書きたい事を見つけポケットから手を出すと、そこから言葉がパラパラと散らばって、慌ててかき集める内に、1月と2月の間をまたいで書き損じてしまった。
僕がやっている仕事は月極めではないから、それが何か特別なわけではないけれど、楽譜で小節間をまたいだりする時に書く弓型の記号を、そのまま時間にまたがる様に書き加えたい気持ちだった。
1月31日と2月2日はリッカルド・ムーティRiccardo Muti 指揮、シカゴ交響楽団The Chicago Symphony Orchestra によるヴェルディ作曲 レクイエム Messa da Requiem の公演に参加した。この公演についてはゆっくり振り返りたい気持ちだ。心の深いところに流れる、まるで地下深くにある大河を感じる様だった。
そして、今は2月22日、23日、24日公演の黛敏郎作曲、歌劇《金閣寺》のリハーサル真っ最中だ。僕は二期会合唱団の一員としてローエングリン以来1年ぶりに皆と舞台に立つ。

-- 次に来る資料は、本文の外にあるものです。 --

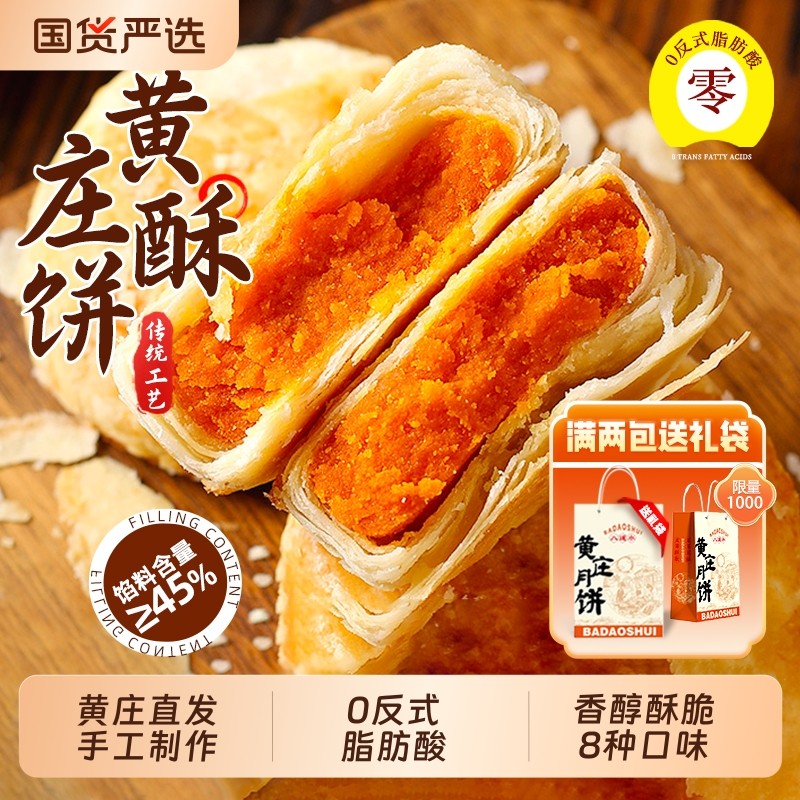 正宗黄庄手工蛋黄酥饼老式五仁月饼馅饼中秋礼盒石家庄官方旗舰店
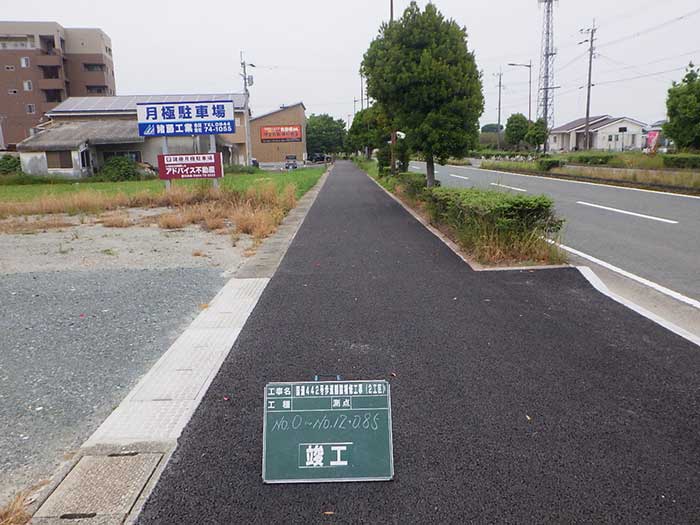 国道442号歩道舗装補修工事（1工区）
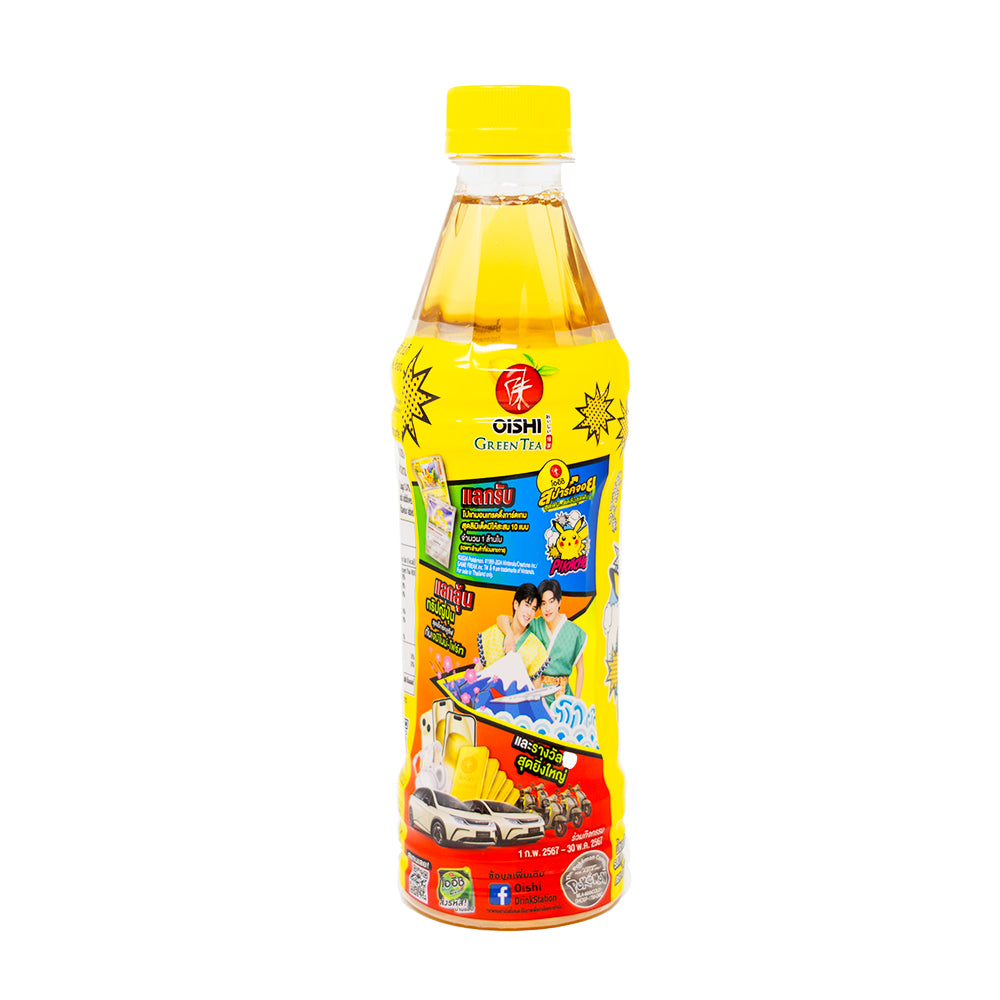 Pokemon Iced Tea Honey Lemon (Thailand) 380mL - 24 Pack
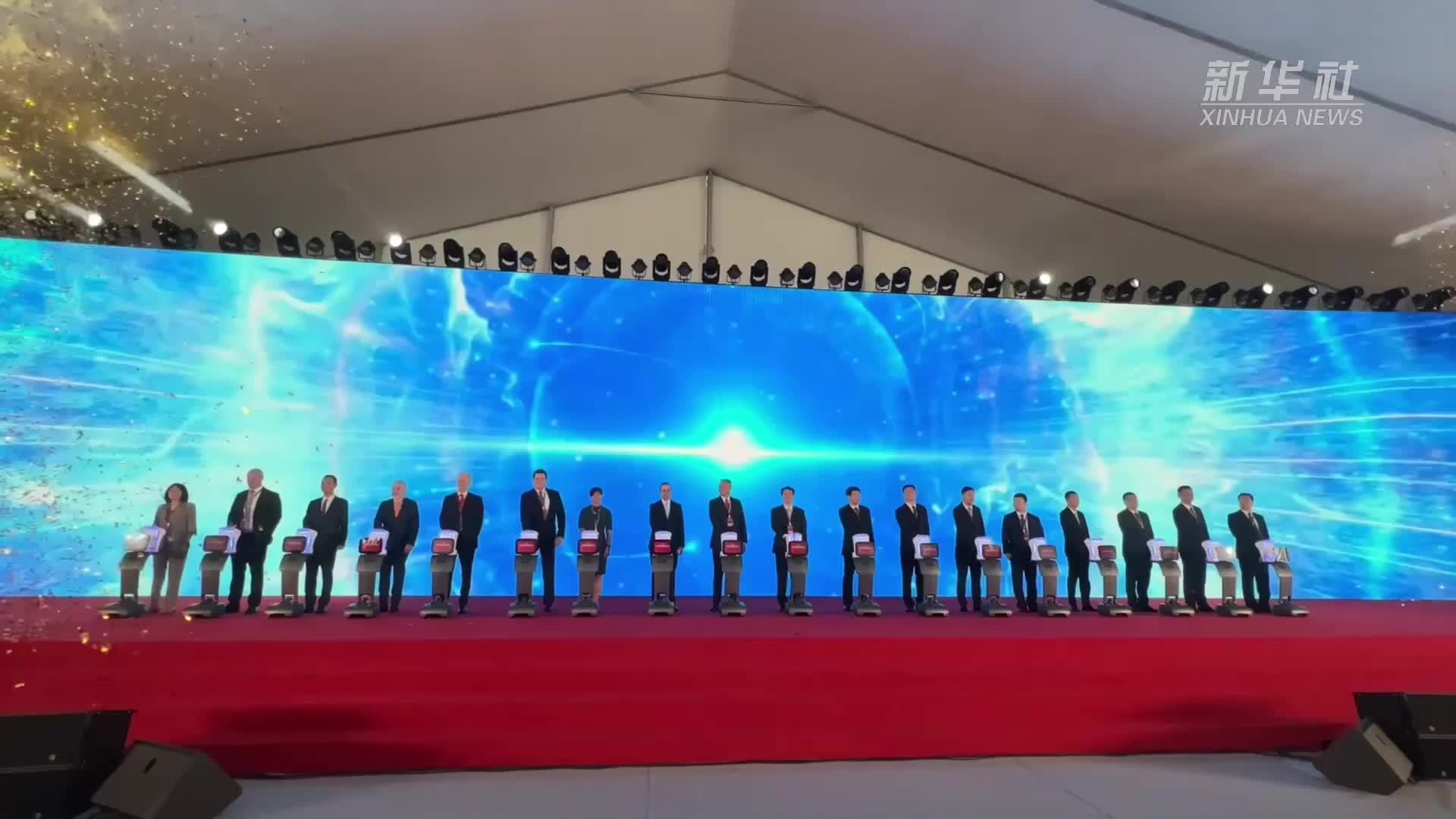 美企在华独资首个重大石化项目正式投产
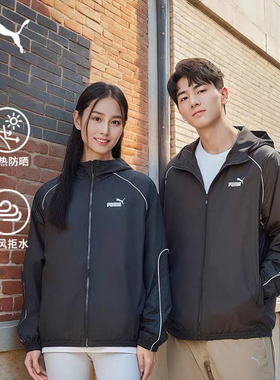防风拒水防晒UPF50+外套男女PUMA彪马运动夹克631785
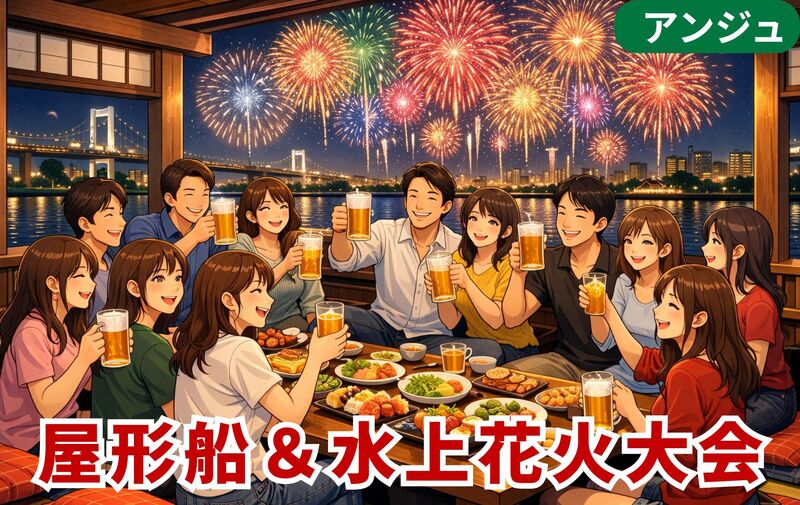 🚢【貸切】屋形船で楽しむ🎇お台場の夜景と未来型水上花火🚪鉄板焼き＆飲み放題🍻30代中盤～50代中盤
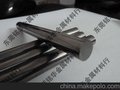 供应株洲进口YB1钨钢圆板，进口钨钢的价格YB1
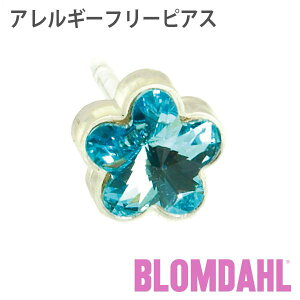 sAX@AM[t[sAX@vX`bN@t[@ANA}BLOMDAHL u_[ sAX AM[t[sAX AM[t[sAX vX`bN t[ ANA}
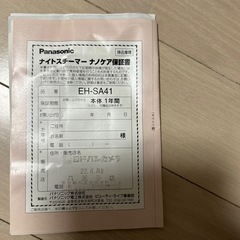 パナソニック　スチーマー ナノケア（Panasonic スチーマー ナノケア） の画像
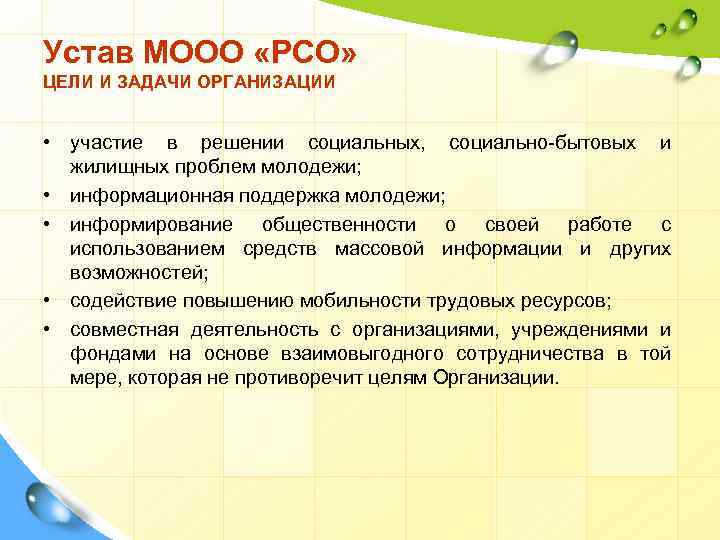 Устав МООО «РСО» ЦЕЛИ И ЗАДАЧИ ОРГАНИЗАЦИИ • участие в решении социальных, социально-бытовых и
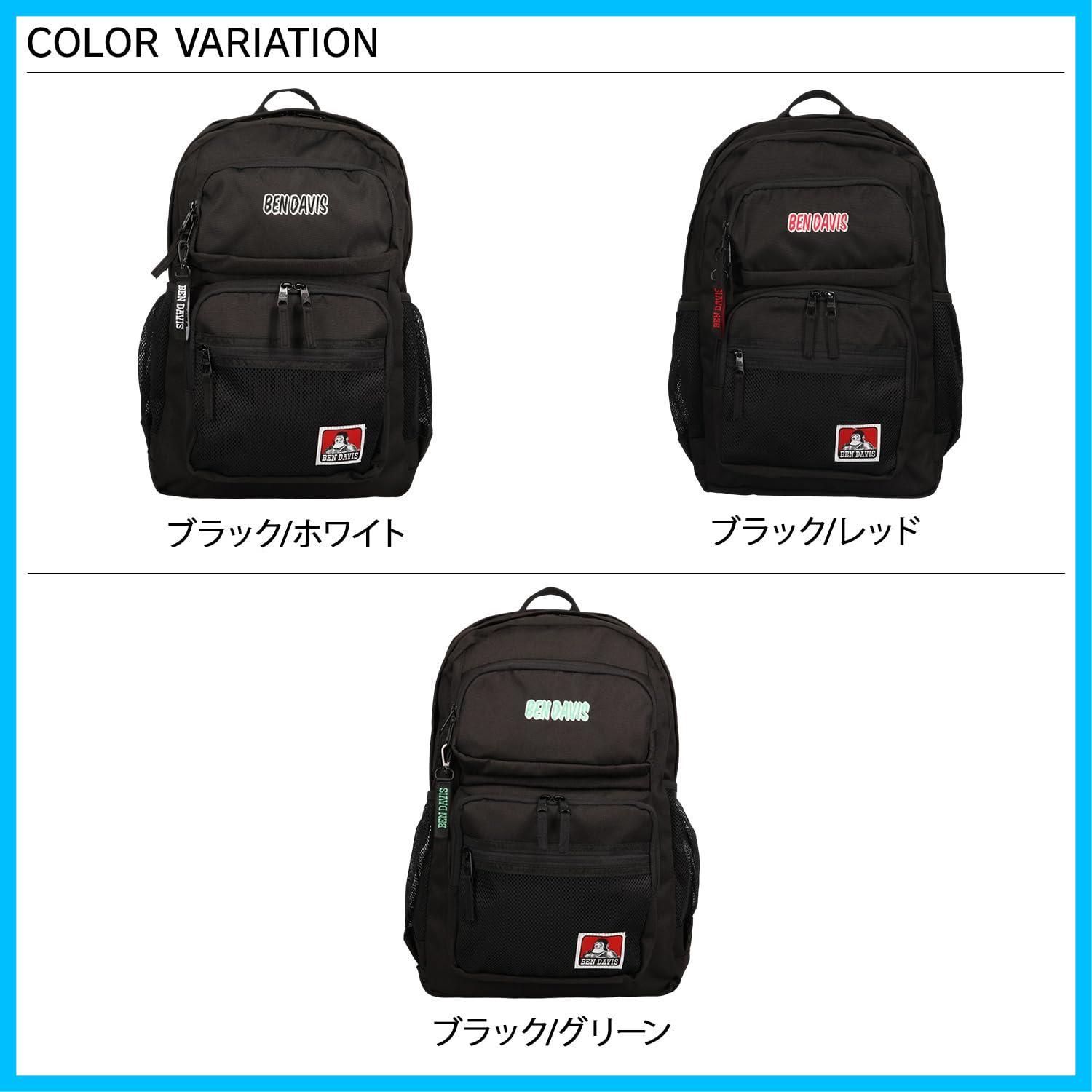 8306 ベンディビス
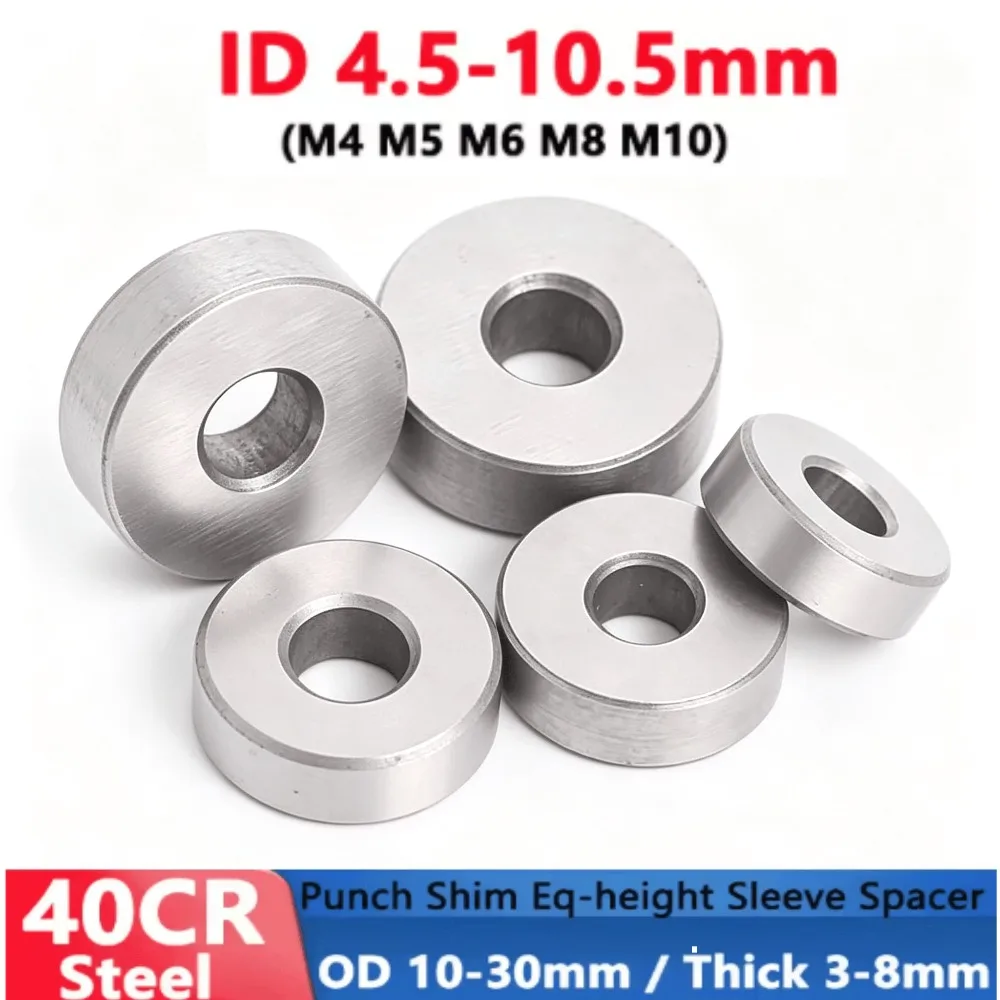 M4 M5 M6 M8 M10 Equal Height Sleeve Spacer, Steel Flat Washer ID4.5-10.5mm, Mold Die Punch Press Height Adjust Shim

既に通し稽古を経て、来週頭には劇場に入り、あっという間に公演になってしまう。公演が3日しかないなんて、オペラ公演はなんと儚い。。。
2月の呼び名として「如月」と言ったりもするが、寒さが厳しくなり衣服を重ねる「衣更着」とか春を待ちわびるかの様に「気更来」「生更木」などから来ているのだそうだ。今年の「きさらぎ」は生暖かい日もあれば、雲が低く、雪が舞う日もあり、空模様もまた慌ただしいではないか。やはりそんな季節なのだろうか。
日々にただ追われず、一歩先を見て、というのは自分の場所を知っているから出来るのだろうか。